Pros und Contras
Pros 4
- Über 14 Jahre Betriebsgeschichte ohne Börsen-Hack
- Halbjährliche Proof-of-Reserves-Audits einer externen Wirtschaftsprüfung, mit Open-Source-Merkle-Verifizierungstool
- SEC-Verfahren wegen nicht registrierter Börse im März 2025 eingestellt
- 600+ Assets, Lightning Network unterstützt, regulierte EU-Tochter
Contras 4
- Vollständige KYC-Pflicht ab dem ersten Dollar — keine anonyme Stufe
- Custodial-Modell: Nutzer halten ihre privaten Schlüssel nicht selbst
- Monero im EWR delistet (Oktober 2024) unter MiCA-Druck
- Kooperiert mit Strafverfolgungs-Vorladungen und Chain-Analysis-Tools
Auf einen Blick 7/7
Vollständiger Test
Kraken ist eine der ältesten und etabliertesten US-Kryptobörsen, 2011 von Jesse Powell in San Francisco gegründet.

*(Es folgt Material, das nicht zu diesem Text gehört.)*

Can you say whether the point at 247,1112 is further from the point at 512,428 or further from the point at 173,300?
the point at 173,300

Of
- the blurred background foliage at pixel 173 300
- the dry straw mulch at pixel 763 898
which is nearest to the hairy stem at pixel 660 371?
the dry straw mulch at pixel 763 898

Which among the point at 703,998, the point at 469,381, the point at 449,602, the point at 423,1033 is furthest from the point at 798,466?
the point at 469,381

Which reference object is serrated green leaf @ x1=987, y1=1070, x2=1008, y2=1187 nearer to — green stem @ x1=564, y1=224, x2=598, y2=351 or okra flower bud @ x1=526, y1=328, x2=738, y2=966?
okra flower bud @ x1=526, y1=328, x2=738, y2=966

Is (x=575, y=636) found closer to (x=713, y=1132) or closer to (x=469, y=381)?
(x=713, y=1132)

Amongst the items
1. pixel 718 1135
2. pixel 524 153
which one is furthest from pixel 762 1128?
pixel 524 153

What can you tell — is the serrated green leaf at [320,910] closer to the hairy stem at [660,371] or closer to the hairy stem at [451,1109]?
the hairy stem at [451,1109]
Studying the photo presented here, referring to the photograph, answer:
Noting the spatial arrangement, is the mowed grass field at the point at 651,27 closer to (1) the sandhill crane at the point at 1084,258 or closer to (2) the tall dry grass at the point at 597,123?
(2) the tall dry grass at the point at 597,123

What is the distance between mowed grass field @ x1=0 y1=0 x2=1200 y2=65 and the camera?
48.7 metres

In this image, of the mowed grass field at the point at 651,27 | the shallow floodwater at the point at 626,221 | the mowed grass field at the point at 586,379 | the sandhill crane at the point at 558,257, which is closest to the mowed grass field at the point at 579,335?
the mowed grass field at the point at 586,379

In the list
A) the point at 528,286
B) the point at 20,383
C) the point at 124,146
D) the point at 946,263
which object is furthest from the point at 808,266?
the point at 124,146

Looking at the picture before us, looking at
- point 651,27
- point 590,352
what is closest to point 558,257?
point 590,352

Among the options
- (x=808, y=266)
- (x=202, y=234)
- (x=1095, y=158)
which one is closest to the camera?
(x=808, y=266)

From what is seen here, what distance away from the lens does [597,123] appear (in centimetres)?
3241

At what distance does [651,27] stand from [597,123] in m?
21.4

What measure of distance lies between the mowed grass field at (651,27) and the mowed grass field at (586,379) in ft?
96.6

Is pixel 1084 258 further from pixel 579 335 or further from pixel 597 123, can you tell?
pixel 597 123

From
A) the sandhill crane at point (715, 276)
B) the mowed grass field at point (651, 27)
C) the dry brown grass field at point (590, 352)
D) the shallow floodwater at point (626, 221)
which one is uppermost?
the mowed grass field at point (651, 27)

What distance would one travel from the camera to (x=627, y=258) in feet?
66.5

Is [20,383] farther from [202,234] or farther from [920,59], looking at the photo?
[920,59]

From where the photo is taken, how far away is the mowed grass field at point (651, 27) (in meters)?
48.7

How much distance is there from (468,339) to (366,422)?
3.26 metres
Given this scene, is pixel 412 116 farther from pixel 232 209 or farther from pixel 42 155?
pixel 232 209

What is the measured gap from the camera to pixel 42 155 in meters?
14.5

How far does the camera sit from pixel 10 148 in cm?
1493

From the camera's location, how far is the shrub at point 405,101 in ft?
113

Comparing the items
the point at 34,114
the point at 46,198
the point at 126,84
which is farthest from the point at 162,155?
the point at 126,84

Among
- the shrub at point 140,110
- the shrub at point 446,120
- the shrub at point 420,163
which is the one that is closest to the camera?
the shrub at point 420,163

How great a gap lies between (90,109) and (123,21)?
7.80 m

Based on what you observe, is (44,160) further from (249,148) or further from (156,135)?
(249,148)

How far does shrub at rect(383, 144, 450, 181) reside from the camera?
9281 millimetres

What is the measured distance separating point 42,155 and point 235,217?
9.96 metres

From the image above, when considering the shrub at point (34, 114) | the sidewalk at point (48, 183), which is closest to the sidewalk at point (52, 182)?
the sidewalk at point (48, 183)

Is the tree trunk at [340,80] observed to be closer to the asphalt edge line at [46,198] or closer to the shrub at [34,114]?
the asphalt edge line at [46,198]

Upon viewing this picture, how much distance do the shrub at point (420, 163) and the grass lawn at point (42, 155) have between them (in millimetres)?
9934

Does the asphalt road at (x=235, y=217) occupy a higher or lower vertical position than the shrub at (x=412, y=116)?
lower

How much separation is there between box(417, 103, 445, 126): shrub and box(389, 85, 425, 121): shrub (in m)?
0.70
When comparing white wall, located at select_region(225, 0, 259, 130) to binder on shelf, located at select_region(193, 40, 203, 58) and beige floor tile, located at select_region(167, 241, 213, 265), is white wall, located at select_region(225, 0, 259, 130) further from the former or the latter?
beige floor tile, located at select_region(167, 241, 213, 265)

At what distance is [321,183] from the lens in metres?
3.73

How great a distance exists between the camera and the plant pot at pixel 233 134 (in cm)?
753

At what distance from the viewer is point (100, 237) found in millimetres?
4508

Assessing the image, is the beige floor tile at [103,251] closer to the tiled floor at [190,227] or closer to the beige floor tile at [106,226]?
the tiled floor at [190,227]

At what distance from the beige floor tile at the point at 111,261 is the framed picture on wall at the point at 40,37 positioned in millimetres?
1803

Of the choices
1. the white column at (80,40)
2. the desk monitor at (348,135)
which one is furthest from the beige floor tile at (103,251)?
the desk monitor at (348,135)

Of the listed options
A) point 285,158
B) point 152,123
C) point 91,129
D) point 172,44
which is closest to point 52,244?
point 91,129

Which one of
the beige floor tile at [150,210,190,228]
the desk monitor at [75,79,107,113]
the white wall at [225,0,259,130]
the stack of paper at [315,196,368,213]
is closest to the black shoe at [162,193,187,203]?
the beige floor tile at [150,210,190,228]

Die Plattform bietet Spot-, Margin- und Futures-Handel auf über 600 Assets, betreibt eine regulierte Tochter in Europa und hat sich durch regelmäßige Proof-of-Reserves-Audits einen Ruf für Transparenz erarbeitet. Auf NoKYCList erscheint Kraken ausschließlich als Vergleichsmaßstab — für jedes Konto ist eine Ausweisprüfung verpflichtend, was das Gegenteil dessen darstellt, was No-KYC-Nutzer suchen.
Funktionsweise
Nutzer eröffnen ein Konto mit E-Mail und Passwort und müssen dann vor Einzahlung oder Handel die Identitätsprüfung abschließen. Kraken betreibt vier Verifizierungsstufen — Starter, Express (nur USA), Intermediate und Pro — mit jeweils höheren Auszahlungsgrenzen und erweitertem Funktionsumfang. Bereits die Einstiegsstufe Starter verlangt vollständigen Namen, Geburtsdatum, Adresse und amtlichen Lichtbildausweis. Fiat-Einzahlungen per Überweisung, ACH oder SEPA erfordern zusätzlich eine Bankkonto-Verifizierung. Nach der Freischaltung kann über die Standard-Weboberfläche, Kraken Pro (erweiterte Ordertypen) oder per REST-/WebSocket-API gehandelt werden. Das Lightning Network für Bitcoin wird seit April 2023 unterstützt.
KYC & Privatsphäre
Kraken sammelt beim Onboarding einen vollständigen Datensatz: Klarname, Geburtsdatum, Wohnanschrift, Staatsangehörigkeit, amtlicher Ausweis (Reisepass, Führerschein oder Personalausweis), Adressnachweis nicht älter als 90 Tage, Live-Selfie oder kurzes Video, sowie in manchen Fällen Mittelherkunftsnachweise für die Pro-Stufe. Daten werden nach US- und EU-Aufbewahrungspflichten gespeichert, auf gültige Anfrage an FinCEN, IRS und ausländische Aufsichtsbehörden weitergegeben und durch automatisierte Chain-Analysis-Tools ausgewertet. Es gibt keine anonyme Stufe, keinen .onion-Mirror und keine Möglichkeit, die Prüfung zu umgehen.
Stärken und Grenzen
Krakens Stärken liegen im regulatorischen Status und der operativen Historie: über 14 Jahre ohne katastrophalen Börsen-Hack, halbjährliche Proof-of-Reserves-Berichte von einer externen Wirtschaftsprüfung testiert, und ein Open-Source-Merkle-Tree-Tool, mit dem jeder Kunde selbst überprüfen kann, dass sein Guthaben im Audit enthalten war. Die SEC-Klage wegen nicht registrierter Börse wurde im März 2025 fallen gelassen. Datenschutzseitig sind die Grenzen gravierend: vollständige KYC ab dem ersten Dollar, Monero wurde im Oktober 2024 im EWR delistet unter MiCA-Druck, und die Börse kooperiert mit Vorladungen und Sanktionslisten. Die Verwahrung ist zentralisiert — Nutzer halten ihre privaten Schlüssel nicht selbst.
Fazit
Kraken erhält einen NoKYCList-Score von 4,8/10: stark bei Verwahrungstransparenz und Betriebshistorie, doch der obligatorische KYC (L5) begrenzt die Relevanz für datenschutzbewusste Nutzer erheblich. Kraken wird hier als Vergleichsmaßstab gegenüber den im übrigen Verzeichnis gelisteten No-KYC-, trustless- und P2P-Alternativen geführt. Kraken wählen, wenn regulatorische Klarheit und Fiat-Schienen wichtiger sind als Privatsphäre; andernfalls eine anmeldefreie oder non-custodial Alternative bevorzugen.